-- SOURCE DATA follows --

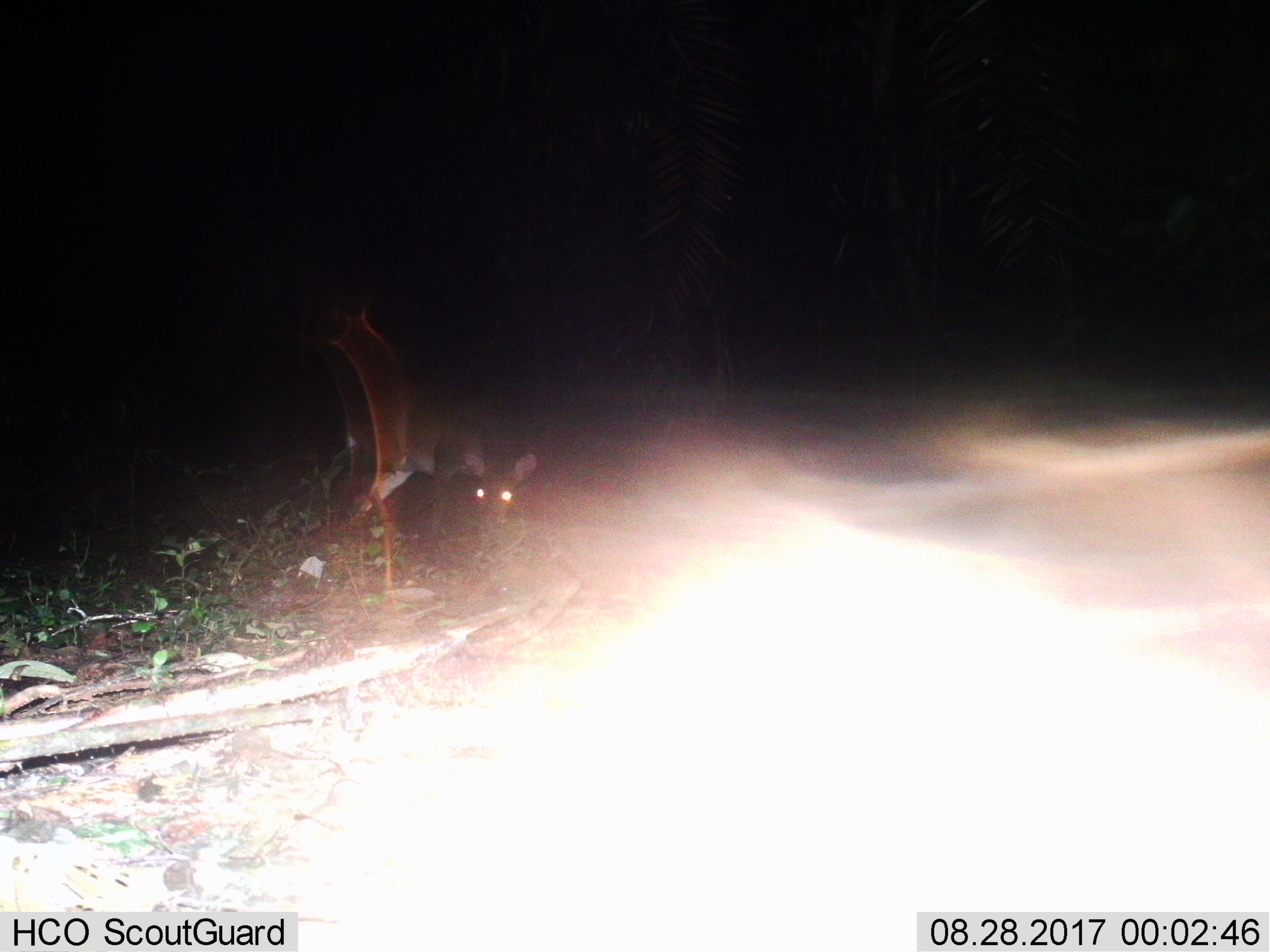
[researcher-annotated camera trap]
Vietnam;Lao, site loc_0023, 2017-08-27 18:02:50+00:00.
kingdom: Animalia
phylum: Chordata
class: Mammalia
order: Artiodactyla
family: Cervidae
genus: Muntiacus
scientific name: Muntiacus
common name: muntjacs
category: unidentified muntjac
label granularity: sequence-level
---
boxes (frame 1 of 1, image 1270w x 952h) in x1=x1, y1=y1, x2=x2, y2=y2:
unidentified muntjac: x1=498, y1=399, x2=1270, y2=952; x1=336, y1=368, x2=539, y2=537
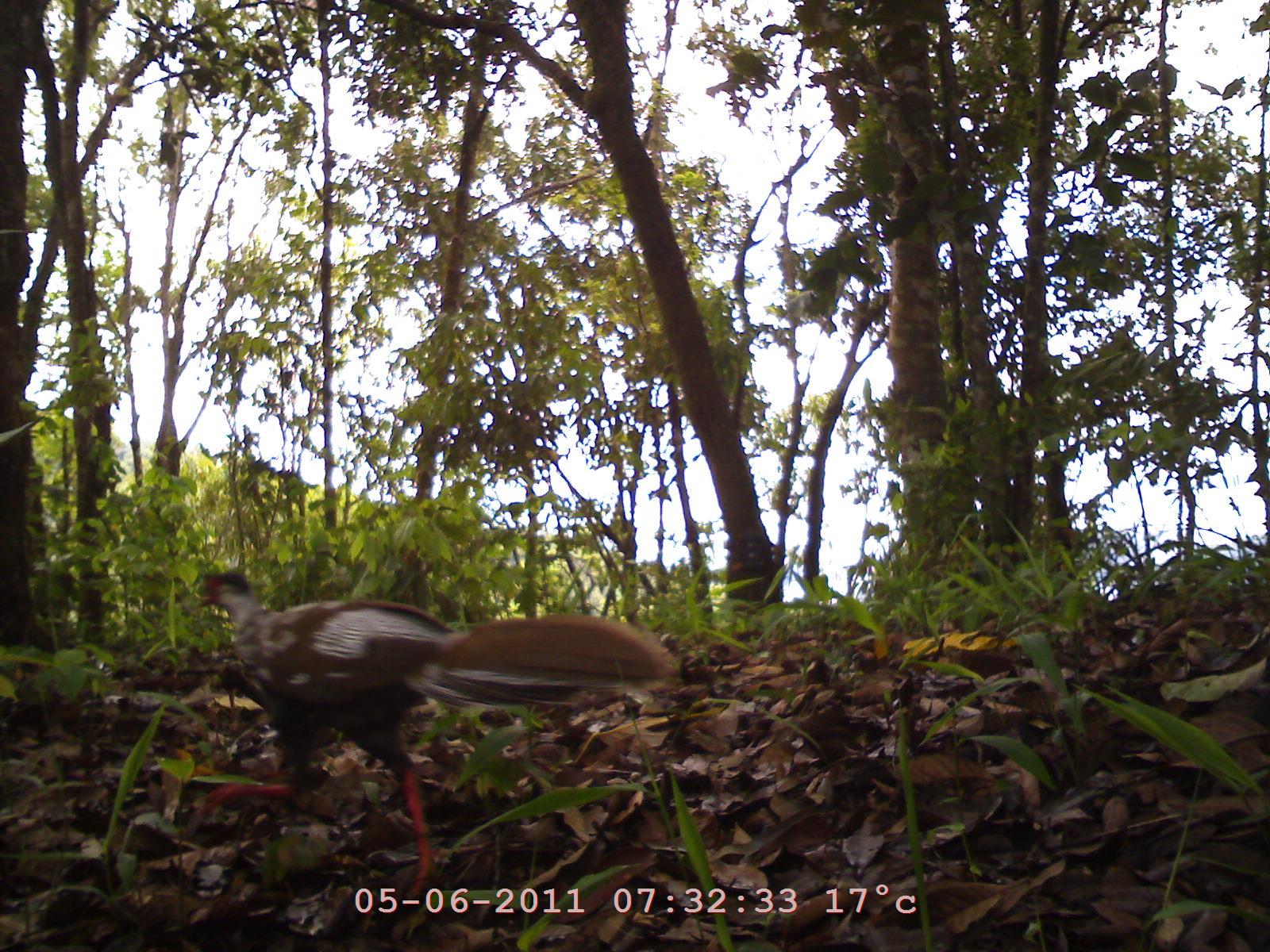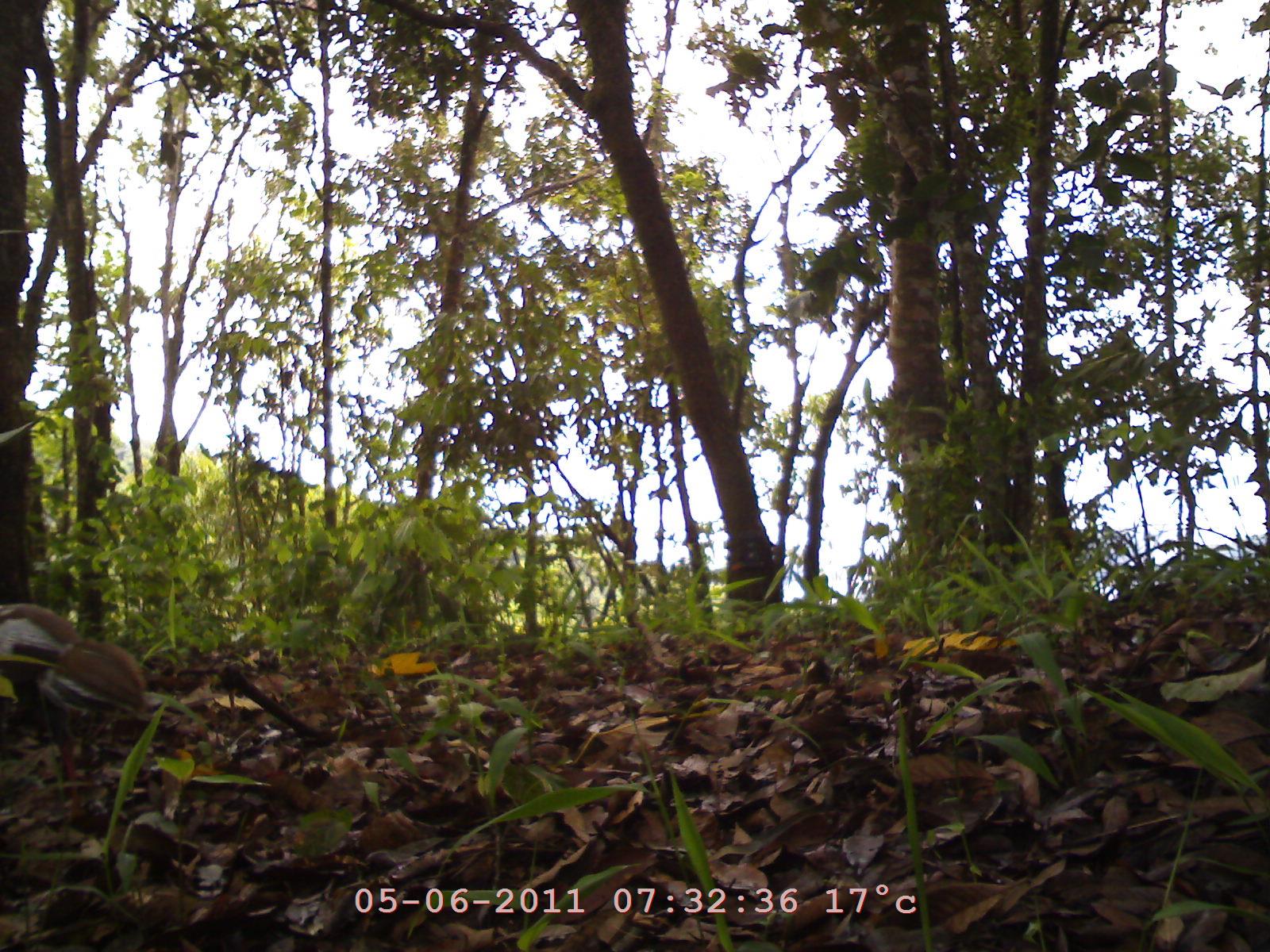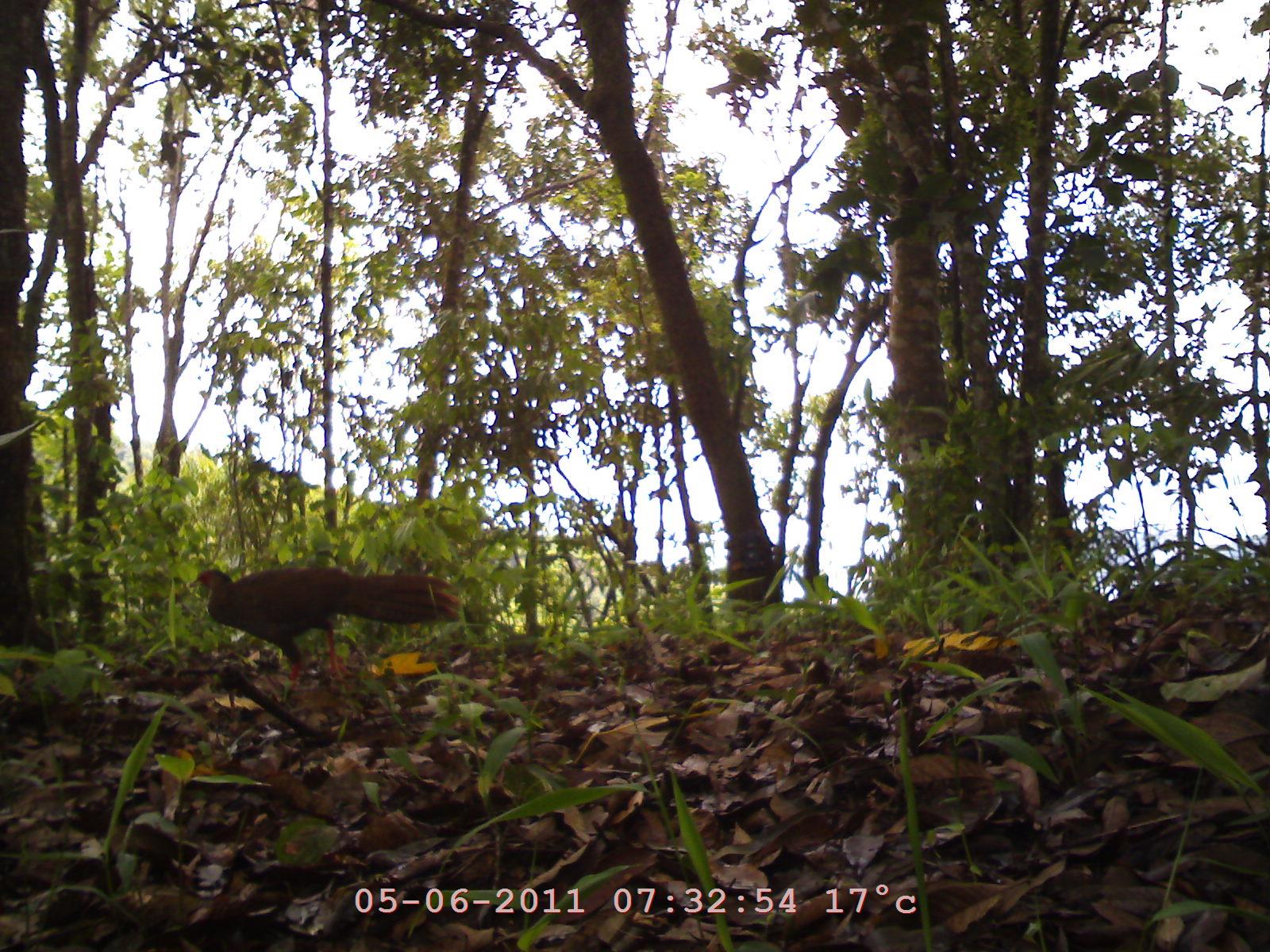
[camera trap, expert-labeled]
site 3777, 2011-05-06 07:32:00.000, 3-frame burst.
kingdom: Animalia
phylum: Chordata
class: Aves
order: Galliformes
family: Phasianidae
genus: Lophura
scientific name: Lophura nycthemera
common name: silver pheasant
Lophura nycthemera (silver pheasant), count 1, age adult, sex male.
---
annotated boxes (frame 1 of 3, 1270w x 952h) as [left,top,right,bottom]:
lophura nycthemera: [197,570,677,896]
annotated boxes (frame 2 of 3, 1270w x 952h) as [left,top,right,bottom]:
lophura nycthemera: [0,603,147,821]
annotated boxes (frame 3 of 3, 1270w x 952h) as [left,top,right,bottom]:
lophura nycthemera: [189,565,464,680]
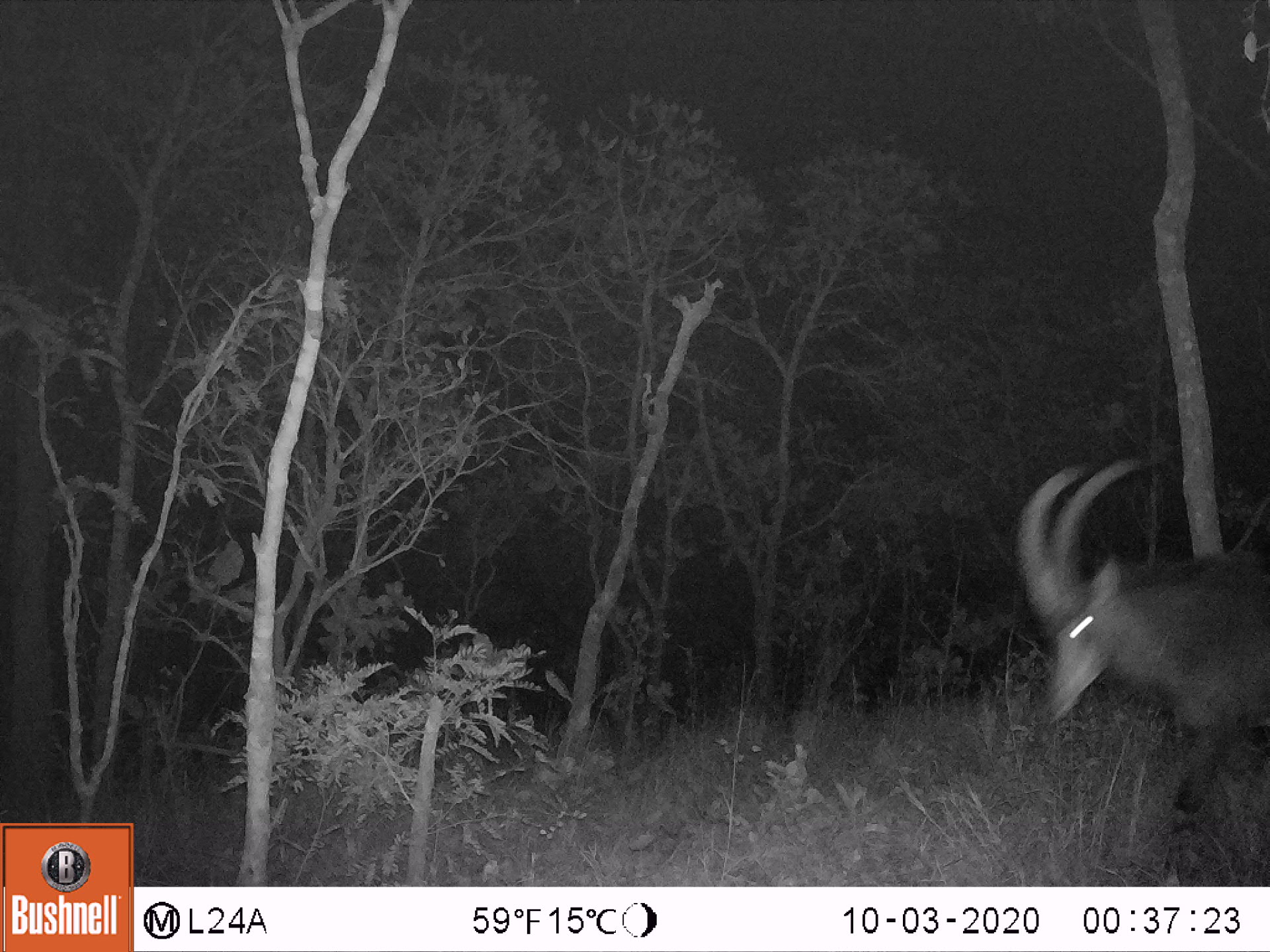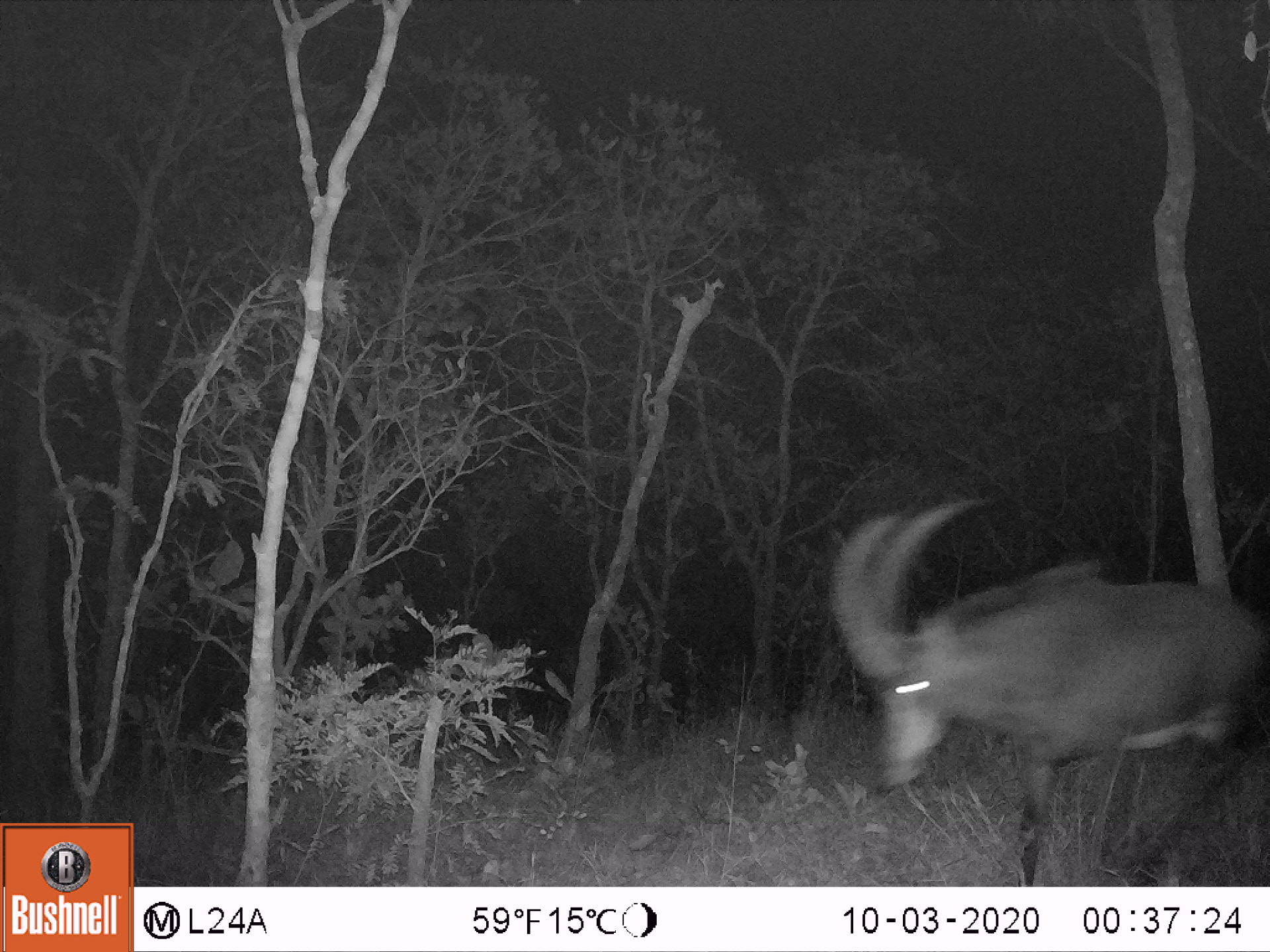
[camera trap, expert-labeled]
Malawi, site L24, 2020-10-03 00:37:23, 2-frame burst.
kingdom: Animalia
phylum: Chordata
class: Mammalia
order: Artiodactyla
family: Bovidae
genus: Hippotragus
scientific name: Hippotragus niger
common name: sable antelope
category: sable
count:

-- SOURCE DATA concluded --

ASSIGNED TASK -
Set the preceding data down again word for word, omitting images.

ANSWER SECTION -
[researcher-annotated camera trap]
Vietnam;Lao, site loc_0023, 2017-08-27 18:02:50+00:00.
kingdom: Animalia
phylum: Chordata
class: Mammalia
order: Artiodactyla
family: Cervidae
genus: Muntiacus
scientific name: Muntiacus
common name: muntjacs
category: unidentified muntjac
label granularity: sequence-level
---
boxes (frame 1 of 1, image 1270w x 952h) in x1=x1, y1=y1, x2=x2, y2=y2:
unidentified muntjac: x1=498, y1=399, x2=1270, y2=952; x1=336, y1=368, x2=539, y2=537
[camera trap, expert-labeled]
site 3777, 2011-05-06 07:32:00.000, 3-frame burst.
kingdom: Animalia
phylum: Chordata
class: Aves
order: Galliformes
family: Phasianidae
genus: Lophura
scientific name: Lophura nycthemera
common name: silver pheasant
Lophura nycthemera (silver pheasant), count 1, age adult, sex male.
---
annotated boxes (frame 1 of 3, 1270w x 952h) as [left,top,right,bottom]:
lophura nycthemera: [197,570,677,896]
annotated boxes (frame 2 of 3, 1270w x 952h) as [left,top,right,bottom]:
lophura nycthemera: [0,603,147,821]
annotated boxes (frame 3 of 3, 1270w x 952h) as [left,top,right,bottom]:
lophura nycthemera: [189,565,464,680]
[camera trap, expert-labeled]
Malawi, site L24, 2020-10-03 00:37:23, 2-frame burst.
kingdom: Animalia
phylum: Chordata
class: Mammalia
order: Artiodactyla
family: Bovidae
genus: Hippotragus
scientific name: Hippotragus niger
common name: sable antelope
category: sable
count:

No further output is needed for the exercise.